* Excerpted passage *
Mesothelioma, a cancer that arises in the lining of the lung, affects approximately 3000 patients each year in the US. The disease affects men more than women, generally occurs in patients over 65, and is known to be associated with asbestos exposure. The overall five year survival rate is approximately 12%.
The combination of cisplatin plus Pemetrexed has become the standard of care for this disease, however this combination may not be optimal for everyone.
In 2006, I met a very nice 70-year-old woman with inoperable mesothelioma. We conducted a laboratory analysis and she went on to receive treatment with Cisplatin plus Pemetrexed treatment under the care of her physician. This, despite our laboratory finding that she was more sensitive to a different drug combination.
Unfortunately, her disease progressed. At this point, she returned to my care and we began treatment with the more active drug regimen. The patient responded immediately.
We were delighted with her good outcome, and she then returned to her original physician who adhered to our recommended combination. Year after year, she continued to respond but there was still evidence of low volume residual disease. With concern she might progress, she remained on a mild low-dose intermittent maintenance schedule.
When the patient moved to a new physician, he reviewed the many years of good response and suggested that she stop treatment in light of her very durable, 15 year, remission. With such a good and durable response, the question was how much is enough? I cautiously agreed that the patient could stop treatment, but insisted that she be closely followed.
The next PET scan revealed progressive disease associated with mild chest pain, and she restarted the low-dose chemotherapy that had proven so effective.
Several days ago, she stopped by the office to apprise us of her recent improvement and the good second response she has had to re-challenge with the same drug combination.
Her story offers several interesting insights.
First, we know that advanced cancers are difficult to eradicate.
Second and perhaps most importantly, one can live extremely well with cancer so long as the drugs are chosen rationally and administered carefully.
Third, cancer is a field disease that arises in fertile tissue that provides malignancy-promoting inflammatory microenvironment
Finally, “if it isn’t broken, don’t fix it”.
I explained that her disease represented one of two possibilities. One, I called the “mushroom hypothesis” where under certain conditions, she might continue to grow cancers (mushrooms) forever.
The second, I called the “spore hypothesis”, whereby cancer cells hunker down so deep into the tissue (soil) that we cannot eradicate them and they repopulate the tumor as soon as treatment is stopped.
Regardless of which may be correct, 16 years after her diagnosis she is well, active, spry and enjoying a full life. At 84 years of age and counting, we can call her a success.

* Data to examine *
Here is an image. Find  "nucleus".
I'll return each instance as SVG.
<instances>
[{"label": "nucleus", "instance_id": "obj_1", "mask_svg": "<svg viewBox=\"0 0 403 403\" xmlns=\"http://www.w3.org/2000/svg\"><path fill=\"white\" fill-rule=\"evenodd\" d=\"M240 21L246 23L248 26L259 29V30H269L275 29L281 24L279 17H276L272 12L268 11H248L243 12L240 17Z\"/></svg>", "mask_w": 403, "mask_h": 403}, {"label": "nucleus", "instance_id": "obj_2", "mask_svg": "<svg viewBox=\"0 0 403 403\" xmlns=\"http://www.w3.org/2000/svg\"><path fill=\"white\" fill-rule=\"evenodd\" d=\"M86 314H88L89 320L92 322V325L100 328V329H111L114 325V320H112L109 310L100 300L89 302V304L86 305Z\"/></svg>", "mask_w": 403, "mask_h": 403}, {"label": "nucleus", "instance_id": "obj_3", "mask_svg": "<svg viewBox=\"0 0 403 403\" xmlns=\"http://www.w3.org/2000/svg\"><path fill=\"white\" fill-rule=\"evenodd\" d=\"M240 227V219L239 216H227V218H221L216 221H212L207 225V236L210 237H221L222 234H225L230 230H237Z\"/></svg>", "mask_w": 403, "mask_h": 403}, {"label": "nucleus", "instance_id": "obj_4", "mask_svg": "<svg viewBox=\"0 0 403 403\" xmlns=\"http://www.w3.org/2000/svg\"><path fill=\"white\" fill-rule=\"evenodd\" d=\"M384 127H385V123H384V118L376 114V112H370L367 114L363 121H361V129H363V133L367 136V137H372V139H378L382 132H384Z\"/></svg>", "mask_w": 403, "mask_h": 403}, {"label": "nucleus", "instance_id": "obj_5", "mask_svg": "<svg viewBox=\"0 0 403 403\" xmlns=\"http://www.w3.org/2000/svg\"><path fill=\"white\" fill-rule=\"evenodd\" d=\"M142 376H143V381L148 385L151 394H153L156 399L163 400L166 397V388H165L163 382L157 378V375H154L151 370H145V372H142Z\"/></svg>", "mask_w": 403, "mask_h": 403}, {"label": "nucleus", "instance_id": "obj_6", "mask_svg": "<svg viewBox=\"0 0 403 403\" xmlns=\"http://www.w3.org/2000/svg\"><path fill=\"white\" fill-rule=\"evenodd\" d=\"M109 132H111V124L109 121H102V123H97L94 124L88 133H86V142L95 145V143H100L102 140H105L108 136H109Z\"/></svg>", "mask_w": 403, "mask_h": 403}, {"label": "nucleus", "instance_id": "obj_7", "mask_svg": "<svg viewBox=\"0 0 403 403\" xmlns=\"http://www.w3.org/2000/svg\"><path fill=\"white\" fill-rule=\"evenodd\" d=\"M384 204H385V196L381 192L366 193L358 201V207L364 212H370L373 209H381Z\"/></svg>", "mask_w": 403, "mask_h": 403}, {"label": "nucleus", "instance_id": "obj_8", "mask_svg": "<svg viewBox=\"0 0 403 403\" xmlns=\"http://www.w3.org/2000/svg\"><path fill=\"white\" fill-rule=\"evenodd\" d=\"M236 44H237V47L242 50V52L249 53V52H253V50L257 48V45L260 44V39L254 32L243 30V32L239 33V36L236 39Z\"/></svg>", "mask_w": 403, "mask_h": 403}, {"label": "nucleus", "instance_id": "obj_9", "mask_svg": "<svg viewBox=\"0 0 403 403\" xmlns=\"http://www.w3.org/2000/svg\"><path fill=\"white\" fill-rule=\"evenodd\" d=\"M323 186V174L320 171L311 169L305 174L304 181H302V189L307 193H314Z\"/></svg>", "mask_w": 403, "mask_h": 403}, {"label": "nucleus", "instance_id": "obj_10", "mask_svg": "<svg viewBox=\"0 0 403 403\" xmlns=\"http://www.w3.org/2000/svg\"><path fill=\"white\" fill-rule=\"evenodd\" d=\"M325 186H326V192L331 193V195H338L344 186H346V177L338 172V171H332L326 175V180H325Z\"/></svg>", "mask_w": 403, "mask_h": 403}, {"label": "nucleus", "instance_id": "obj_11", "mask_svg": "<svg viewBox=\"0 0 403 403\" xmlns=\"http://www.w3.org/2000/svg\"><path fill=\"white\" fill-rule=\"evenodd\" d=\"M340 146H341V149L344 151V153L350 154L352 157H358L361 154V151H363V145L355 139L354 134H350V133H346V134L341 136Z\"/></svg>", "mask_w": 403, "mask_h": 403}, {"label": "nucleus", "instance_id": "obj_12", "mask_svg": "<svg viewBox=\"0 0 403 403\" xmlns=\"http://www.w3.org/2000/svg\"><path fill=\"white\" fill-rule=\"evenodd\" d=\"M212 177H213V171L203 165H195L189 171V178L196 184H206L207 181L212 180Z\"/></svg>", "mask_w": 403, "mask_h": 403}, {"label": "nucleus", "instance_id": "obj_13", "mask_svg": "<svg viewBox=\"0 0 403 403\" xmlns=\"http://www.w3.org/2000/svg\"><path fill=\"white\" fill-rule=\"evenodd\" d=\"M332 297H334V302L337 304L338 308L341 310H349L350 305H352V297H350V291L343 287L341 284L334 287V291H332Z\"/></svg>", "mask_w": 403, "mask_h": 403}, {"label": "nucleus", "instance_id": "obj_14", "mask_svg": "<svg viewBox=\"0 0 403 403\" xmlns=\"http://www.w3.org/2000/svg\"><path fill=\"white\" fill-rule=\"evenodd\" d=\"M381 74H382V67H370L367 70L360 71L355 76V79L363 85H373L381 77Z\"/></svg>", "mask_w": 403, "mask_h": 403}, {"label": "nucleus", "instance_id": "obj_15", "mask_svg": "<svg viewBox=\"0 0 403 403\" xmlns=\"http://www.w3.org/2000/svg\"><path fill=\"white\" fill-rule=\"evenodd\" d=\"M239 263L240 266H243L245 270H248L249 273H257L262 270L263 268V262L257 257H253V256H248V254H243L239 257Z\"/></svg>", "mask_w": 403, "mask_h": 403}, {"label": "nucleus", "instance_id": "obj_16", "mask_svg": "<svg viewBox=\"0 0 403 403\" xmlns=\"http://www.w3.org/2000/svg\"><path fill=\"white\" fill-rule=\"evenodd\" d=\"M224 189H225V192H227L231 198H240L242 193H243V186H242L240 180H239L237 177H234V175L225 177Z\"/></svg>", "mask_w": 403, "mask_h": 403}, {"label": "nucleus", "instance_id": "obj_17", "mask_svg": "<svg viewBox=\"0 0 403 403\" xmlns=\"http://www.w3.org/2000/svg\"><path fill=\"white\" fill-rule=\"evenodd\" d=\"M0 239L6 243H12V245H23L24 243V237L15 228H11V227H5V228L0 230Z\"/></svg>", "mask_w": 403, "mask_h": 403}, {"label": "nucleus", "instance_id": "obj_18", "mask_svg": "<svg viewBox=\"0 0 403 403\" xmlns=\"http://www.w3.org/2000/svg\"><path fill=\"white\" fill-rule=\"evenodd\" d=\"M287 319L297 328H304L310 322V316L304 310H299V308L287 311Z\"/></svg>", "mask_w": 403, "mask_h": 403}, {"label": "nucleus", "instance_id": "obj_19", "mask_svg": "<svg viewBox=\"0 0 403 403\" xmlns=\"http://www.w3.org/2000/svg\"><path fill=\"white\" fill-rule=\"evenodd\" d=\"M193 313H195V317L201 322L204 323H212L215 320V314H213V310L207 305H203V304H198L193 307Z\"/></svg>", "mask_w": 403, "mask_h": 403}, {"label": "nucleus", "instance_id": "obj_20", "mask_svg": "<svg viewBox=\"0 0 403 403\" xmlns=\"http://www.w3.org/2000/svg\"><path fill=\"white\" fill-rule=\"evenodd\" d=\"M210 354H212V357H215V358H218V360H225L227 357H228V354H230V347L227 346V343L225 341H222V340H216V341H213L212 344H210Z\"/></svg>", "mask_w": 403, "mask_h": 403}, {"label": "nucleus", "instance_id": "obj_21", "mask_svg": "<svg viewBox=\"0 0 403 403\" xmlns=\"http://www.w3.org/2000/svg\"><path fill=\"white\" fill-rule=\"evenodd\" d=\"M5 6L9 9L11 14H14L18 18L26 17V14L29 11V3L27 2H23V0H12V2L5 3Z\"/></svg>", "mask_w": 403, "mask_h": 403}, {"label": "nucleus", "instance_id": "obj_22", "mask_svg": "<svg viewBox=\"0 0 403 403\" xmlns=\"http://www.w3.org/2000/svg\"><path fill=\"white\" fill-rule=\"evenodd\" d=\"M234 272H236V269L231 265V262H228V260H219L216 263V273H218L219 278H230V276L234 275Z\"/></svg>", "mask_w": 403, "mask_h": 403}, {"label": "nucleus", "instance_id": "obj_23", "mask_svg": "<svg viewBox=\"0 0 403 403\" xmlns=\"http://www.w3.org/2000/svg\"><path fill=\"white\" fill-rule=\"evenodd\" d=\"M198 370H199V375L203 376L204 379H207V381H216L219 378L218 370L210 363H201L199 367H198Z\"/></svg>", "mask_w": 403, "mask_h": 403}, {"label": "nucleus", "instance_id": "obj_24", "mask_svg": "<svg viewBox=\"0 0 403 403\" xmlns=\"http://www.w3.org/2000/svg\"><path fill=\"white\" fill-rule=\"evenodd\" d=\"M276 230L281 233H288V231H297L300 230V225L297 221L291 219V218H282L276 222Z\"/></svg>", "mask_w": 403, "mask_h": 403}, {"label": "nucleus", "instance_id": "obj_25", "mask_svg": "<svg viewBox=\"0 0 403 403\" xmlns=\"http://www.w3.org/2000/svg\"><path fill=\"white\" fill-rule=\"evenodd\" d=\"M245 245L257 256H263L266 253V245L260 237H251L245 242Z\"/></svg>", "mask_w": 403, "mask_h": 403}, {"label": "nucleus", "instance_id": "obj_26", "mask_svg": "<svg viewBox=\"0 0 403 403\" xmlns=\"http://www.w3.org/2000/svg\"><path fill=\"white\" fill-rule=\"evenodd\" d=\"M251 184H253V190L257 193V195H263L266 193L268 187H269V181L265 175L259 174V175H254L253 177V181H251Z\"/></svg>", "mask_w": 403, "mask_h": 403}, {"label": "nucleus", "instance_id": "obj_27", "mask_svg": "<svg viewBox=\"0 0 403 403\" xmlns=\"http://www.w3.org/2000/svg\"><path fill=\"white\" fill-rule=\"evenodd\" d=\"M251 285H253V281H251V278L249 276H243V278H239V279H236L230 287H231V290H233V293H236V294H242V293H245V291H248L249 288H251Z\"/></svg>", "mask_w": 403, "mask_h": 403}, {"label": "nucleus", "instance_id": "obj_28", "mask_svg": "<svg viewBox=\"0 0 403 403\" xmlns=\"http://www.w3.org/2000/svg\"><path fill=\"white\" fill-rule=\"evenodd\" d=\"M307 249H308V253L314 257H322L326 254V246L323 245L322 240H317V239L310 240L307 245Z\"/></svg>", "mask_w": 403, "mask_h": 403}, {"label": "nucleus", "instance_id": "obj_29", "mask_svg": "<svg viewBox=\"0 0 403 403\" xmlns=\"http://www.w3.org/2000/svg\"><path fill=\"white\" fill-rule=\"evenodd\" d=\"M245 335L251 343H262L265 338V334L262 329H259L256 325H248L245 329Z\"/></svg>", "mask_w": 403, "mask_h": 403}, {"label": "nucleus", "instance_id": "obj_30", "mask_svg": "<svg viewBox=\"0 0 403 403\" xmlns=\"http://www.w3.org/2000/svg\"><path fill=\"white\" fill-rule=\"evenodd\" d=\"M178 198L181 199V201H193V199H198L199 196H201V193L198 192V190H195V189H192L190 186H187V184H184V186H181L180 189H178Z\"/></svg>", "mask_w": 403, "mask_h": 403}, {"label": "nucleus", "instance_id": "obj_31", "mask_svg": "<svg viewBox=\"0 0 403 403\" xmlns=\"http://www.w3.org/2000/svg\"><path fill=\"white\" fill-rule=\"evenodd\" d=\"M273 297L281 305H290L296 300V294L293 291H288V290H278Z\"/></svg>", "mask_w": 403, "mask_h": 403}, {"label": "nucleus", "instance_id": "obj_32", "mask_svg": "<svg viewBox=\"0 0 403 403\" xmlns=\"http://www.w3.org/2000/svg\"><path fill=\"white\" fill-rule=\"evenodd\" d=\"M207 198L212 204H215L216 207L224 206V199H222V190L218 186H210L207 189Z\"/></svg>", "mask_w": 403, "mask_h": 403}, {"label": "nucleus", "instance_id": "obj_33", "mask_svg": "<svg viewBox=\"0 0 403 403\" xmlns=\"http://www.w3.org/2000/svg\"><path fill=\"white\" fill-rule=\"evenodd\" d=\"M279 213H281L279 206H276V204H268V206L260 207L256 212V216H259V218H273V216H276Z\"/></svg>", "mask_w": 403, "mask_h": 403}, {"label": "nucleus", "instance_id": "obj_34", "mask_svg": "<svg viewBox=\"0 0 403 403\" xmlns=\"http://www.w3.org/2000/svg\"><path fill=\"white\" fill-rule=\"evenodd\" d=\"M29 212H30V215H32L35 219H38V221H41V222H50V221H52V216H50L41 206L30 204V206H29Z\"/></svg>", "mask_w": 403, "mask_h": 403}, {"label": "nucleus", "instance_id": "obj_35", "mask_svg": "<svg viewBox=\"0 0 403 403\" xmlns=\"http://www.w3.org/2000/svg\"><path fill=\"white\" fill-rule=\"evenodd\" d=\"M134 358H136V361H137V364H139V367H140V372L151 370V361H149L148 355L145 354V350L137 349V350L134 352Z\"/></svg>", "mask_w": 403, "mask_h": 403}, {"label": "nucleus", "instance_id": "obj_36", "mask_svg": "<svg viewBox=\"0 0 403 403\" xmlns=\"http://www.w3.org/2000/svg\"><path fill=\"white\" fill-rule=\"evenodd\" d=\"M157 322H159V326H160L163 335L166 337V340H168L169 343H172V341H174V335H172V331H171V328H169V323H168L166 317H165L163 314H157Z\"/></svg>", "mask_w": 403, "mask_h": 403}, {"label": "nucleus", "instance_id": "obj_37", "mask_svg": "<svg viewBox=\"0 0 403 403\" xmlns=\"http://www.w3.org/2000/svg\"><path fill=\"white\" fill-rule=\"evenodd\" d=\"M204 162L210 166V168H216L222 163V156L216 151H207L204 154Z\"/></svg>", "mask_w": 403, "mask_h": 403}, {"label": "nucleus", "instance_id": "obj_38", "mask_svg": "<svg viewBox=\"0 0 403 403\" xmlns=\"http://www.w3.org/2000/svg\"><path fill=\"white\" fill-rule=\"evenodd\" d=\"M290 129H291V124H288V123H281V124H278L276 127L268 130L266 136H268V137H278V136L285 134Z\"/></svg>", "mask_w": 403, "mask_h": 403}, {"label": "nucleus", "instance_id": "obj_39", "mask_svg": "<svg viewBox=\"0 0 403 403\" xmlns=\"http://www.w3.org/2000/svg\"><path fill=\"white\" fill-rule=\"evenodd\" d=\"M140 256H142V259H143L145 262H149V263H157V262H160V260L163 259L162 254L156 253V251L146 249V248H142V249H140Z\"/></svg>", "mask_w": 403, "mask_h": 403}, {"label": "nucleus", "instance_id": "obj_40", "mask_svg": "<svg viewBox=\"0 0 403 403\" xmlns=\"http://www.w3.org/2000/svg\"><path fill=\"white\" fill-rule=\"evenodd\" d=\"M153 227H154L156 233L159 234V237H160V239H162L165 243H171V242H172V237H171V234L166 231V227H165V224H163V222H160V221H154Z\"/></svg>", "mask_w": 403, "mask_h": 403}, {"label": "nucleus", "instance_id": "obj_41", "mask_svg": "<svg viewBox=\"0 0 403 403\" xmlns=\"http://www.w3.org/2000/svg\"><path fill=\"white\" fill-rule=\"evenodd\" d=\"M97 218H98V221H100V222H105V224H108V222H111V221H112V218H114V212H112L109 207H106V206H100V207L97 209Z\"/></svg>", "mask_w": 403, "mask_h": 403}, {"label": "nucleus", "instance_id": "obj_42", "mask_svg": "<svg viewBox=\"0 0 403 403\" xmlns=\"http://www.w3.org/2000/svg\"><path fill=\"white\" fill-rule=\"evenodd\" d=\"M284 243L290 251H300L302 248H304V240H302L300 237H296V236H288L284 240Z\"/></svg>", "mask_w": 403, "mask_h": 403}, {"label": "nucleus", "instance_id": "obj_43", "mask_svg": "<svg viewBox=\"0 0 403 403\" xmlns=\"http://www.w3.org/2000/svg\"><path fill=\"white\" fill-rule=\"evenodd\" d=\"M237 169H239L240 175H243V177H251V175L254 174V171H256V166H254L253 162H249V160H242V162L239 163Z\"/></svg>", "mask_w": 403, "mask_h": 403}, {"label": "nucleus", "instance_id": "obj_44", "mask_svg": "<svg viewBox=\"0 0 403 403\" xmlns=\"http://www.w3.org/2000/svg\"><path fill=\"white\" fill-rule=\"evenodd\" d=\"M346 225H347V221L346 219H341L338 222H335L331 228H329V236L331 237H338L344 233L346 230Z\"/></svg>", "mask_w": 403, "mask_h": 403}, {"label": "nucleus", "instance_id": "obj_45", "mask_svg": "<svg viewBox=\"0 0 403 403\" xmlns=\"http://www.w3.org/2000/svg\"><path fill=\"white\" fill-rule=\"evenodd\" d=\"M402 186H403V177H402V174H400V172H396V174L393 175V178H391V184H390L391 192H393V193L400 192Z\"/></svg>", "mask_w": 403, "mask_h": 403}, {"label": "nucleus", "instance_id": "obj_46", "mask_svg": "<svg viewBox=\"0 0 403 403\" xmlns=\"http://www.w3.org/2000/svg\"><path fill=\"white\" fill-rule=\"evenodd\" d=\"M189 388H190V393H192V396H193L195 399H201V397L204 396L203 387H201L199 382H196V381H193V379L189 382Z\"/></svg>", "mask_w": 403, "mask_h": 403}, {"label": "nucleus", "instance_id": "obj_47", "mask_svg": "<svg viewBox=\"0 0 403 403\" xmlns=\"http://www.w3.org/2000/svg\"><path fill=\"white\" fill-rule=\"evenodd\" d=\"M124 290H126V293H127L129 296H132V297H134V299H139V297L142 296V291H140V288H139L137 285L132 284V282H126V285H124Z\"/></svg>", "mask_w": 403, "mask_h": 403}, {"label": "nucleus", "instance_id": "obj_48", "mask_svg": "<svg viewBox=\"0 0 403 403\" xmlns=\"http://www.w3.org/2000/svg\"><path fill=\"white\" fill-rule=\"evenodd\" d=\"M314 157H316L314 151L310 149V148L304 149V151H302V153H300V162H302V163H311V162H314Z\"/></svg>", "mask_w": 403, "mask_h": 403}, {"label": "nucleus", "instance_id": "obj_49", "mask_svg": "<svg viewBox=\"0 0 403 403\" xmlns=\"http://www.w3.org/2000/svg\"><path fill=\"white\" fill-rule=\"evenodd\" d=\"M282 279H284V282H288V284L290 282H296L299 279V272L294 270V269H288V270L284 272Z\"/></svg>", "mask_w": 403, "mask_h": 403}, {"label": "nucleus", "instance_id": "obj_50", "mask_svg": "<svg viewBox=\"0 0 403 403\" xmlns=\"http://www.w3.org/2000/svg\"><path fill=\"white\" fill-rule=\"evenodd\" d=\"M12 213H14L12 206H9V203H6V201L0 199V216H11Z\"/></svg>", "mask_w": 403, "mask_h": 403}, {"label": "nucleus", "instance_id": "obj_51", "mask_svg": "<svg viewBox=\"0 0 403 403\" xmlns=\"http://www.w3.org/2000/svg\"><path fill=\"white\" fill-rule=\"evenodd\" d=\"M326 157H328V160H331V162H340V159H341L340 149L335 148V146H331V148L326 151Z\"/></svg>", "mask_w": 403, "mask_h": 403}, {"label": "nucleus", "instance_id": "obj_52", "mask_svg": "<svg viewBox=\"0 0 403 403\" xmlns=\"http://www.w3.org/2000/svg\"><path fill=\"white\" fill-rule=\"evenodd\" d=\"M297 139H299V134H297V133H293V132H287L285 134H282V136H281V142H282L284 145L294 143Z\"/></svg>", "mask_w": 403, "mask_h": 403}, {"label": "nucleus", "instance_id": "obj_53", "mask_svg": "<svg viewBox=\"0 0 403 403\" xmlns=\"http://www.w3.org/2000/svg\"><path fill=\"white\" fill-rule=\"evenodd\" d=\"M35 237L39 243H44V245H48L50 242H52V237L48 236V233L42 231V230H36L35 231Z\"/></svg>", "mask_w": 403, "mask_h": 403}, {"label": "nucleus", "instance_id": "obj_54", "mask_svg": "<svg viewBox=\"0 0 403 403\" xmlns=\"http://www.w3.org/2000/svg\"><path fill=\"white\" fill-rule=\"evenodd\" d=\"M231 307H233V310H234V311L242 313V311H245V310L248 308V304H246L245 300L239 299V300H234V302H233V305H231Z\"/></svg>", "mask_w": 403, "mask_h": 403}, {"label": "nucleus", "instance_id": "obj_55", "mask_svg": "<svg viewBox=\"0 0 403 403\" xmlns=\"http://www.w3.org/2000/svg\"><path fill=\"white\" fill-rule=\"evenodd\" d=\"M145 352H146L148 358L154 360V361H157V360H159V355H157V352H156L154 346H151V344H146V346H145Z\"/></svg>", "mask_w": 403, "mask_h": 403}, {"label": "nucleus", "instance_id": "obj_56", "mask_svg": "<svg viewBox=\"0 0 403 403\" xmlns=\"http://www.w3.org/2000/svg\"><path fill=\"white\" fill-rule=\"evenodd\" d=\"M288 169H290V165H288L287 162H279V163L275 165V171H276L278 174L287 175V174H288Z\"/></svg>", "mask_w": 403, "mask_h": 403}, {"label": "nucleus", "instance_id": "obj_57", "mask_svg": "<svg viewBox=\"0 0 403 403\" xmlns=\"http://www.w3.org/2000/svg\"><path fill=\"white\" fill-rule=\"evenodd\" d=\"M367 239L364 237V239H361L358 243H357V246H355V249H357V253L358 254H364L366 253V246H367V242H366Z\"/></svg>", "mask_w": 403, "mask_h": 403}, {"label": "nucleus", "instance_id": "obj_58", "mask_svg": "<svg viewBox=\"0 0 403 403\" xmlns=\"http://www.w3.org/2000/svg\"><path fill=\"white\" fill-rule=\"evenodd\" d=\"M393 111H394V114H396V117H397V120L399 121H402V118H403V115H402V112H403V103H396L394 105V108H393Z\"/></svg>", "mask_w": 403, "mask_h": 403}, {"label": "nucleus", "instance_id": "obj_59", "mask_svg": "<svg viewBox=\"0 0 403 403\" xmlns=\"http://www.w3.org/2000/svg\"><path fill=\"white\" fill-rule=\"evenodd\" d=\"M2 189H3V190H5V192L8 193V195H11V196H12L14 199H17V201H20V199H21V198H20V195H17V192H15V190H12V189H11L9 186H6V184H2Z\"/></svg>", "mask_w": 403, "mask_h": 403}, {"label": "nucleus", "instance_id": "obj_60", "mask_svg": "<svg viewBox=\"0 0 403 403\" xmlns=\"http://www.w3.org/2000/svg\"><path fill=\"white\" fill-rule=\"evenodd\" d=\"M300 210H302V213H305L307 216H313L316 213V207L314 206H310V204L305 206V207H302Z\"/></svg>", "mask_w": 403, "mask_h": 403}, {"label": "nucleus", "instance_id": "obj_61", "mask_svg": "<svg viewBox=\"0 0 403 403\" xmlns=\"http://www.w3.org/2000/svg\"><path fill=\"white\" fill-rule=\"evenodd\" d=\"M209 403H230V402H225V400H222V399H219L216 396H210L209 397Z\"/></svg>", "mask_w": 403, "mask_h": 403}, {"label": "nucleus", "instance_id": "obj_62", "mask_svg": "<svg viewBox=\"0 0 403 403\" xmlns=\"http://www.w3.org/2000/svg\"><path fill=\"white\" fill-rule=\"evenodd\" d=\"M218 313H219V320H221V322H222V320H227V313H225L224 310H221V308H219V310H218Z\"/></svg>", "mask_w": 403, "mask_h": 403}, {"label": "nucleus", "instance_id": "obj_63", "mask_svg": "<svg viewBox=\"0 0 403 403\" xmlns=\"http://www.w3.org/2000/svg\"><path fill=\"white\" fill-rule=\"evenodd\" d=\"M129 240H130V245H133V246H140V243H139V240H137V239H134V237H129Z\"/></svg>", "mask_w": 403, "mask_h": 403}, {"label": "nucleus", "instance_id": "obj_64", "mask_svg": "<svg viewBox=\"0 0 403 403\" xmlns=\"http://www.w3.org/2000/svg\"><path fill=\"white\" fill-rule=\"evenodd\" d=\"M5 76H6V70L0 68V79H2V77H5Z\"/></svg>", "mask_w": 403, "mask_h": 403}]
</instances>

* Problem requirements *
Rewrite the part of the mesothelioma case account that opens with the words containing "Unfortunately, her disease" and closes with "intermittent maintenance schedule.", swapping "delighted" for "pleased". The records are not required for this work.

* Exercise response *
Unfortunately, her disease progressed. At this point, she returned to my care and we began treatment with the more active drug regimen. The patient responded immediately.
We were pleased with her good outcome, and she then returned to her original physician who adhered to our recommended combination. Year after year, she continued to respond but there was still evidence of low volume residual disease. With concern she might progress, she remained on a mild low-dose intermittent maintenance schedule.